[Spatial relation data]

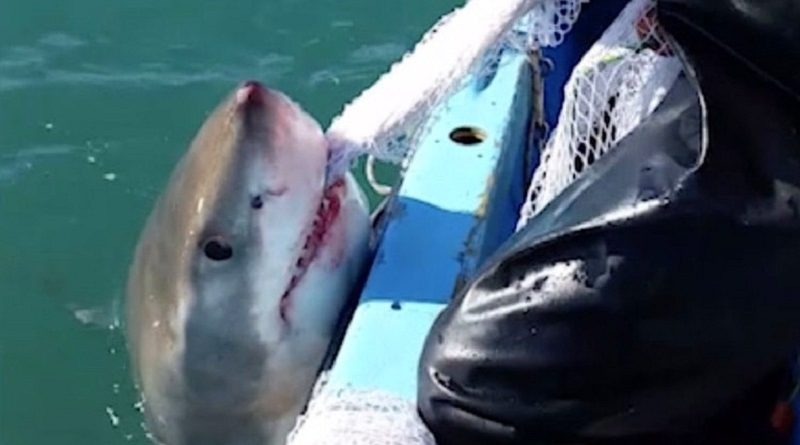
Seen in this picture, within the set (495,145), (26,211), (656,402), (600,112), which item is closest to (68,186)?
(26,211)

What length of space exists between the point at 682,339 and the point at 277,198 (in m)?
0.94

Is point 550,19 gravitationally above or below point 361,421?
above

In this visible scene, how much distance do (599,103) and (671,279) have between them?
2.76ft

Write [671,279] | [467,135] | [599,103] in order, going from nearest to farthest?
[671,279], [599,103], [467,135]

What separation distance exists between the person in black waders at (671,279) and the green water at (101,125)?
68.9 inches

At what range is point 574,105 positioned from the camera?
8.29 feet

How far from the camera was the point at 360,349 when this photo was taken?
7.42 feet

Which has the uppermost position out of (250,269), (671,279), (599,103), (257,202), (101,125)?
(671,279)

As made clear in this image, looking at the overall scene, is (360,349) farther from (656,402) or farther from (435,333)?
(656,402)

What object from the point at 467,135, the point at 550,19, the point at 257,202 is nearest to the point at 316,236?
the point at 257,202

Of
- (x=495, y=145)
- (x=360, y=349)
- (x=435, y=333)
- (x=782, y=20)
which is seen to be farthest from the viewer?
(x=495, y=145)

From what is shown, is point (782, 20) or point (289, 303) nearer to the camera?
point (782, 20)

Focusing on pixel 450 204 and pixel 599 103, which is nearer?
pixel 599 103

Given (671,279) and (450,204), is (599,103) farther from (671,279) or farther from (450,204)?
(671,279)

● Exercise goal
Substitute "location" for every "point" in the stretch from the start of the data through the line that contains "[671,279], [599,103], [467,135]", leaving all else unchanged. Return only that stretch, and leave the pictures out.

● Finished answer
Seen in this picture, within the set (495,145), (26,211), (656,402), (600,112), which item is closest to (68,186)?
(26,211)

What length of space exists between the location at 682,339 and the location at 277,198 (in m)?
0.94

Is location 550,19 gravitationally above or below location 361,421?
above

In this visible scene, how much distance do (599,103) and (671,279) have between them?
2.76ft

Write [671,279] | [467,135] | [599,103] in order, going from nearest to farthest?
[671,279], [599,103], [467,135]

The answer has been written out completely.